◆ TASK PROMPT
Please count how many of the items below contain the word "Loyalty", and reply with that number only.

◆ AVAILABLE RECORDS
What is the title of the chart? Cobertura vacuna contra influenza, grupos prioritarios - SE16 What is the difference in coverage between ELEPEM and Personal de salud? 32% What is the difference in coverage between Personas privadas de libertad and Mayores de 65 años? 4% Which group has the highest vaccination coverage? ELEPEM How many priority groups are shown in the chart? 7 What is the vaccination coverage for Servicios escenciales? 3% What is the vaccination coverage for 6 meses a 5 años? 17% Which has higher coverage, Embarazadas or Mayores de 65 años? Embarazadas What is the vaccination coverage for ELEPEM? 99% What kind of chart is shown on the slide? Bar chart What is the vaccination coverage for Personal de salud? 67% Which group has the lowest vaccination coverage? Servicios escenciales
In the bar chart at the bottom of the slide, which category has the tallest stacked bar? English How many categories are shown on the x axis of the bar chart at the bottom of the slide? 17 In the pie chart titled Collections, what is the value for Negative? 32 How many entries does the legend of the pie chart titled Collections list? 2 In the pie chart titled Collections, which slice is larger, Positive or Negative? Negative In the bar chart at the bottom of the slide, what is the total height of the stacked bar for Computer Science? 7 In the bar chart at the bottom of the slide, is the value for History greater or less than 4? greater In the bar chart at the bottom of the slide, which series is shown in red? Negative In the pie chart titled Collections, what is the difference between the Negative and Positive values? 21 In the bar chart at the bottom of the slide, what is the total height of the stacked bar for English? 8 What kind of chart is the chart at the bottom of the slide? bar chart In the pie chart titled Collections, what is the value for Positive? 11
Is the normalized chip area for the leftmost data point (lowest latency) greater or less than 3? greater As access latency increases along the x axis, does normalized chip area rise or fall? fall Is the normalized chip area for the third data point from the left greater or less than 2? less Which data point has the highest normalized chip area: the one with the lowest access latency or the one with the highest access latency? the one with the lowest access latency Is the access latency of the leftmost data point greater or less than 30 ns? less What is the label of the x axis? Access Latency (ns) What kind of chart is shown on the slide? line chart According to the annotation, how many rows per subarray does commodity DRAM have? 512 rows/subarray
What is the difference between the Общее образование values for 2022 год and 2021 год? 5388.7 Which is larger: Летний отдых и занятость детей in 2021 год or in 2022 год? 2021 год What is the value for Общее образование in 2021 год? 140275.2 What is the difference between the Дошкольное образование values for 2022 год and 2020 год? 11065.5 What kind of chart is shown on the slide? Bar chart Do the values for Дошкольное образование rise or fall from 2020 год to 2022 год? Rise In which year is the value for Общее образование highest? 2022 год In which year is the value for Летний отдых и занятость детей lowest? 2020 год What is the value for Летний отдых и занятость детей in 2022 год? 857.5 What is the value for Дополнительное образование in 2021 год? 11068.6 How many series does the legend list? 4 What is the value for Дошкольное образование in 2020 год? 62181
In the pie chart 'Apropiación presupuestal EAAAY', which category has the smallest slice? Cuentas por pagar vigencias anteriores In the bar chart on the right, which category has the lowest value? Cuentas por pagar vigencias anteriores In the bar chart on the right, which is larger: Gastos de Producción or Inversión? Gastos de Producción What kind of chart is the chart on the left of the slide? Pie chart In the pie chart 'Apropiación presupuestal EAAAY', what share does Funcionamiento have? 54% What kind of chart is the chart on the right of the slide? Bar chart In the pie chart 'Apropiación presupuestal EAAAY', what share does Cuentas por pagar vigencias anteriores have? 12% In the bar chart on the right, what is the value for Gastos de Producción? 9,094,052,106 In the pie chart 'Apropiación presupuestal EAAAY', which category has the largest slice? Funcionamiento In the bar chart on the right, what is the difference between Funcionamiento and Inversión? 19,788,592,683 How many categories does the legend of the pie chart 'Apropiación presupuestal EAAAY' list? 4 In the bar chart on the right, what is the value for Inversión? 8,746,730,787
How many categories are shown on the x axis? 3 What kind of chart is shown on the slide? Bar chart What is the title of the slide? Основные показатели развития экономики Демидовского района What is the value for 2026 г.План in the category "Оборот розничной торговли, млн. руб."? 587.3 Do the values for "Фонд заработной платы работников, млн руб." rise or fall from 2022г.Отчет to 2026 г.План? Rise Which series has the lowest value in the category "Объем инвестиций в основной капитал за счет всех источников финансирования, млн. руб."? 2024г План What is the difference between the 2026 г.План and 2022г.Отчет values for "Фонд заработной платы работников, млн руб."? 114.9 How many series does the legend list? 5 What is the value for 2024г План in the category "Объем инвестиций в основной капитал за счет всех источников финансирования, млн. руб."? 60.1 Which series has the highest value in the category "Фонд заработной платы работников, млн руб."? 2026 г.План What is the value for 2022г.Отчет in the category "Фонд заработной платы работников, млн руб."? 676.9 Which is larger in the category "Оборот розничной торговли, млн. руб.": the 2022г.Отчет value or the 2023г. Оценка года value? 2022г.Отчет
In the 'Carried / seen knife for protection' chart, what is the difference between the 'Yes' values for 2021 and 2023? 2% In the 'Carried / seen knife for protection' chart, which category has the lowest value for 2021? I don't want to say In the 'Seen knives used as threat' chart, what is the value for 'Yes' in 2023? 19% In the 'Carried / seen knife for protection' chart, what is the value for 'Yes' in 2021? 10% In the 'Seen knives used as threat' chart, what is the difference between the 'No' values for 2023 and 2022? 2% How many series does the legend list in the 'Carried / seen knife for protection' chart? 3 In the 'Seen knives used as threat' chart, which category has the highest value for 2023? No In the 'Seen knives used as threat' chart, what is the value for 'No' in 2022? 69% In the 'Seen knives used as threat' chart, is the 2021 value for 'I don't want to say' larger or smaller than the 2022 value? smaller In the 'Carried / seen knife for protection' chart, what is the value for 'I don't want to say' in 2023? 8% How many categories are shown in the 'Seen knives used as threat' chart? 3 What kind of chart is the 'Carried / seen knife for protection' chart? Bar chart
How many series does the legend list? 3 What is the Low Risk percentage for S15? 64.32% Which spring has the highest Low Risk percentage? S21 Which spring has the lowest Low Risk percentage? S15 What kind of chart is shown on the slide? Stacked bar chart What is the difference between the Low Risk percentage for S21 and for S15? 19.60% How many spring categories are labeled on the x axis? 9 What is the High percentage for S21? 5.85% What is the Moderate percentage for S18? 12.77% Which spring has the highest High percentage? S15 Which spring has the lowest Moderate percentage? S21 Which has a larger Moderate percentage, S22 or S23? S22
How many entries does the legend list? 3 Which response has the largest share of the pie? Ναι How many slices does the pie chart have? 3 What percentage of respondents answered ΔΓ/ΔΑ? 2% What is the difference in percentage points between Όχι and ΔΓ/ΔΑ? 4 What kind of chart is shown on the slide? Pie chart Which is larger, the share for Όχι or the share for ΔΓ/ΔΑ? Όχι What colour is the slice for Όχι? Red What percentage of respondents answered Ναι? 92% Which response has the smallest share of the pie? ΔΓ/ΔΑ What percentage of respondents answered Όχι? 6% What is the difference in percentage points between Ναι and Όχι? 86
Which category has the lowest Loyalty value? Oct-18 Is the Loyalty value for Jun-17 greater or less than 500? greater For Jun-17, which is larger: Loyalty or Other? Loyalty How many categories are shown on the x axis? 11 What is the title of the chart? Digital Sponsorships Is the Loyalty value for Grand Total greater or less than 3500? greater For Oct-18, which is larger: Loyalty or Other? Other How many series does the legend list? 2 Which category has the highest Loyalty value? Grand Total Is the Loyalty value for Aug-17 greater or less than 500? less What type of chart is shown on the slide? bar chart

◆ RESULT
1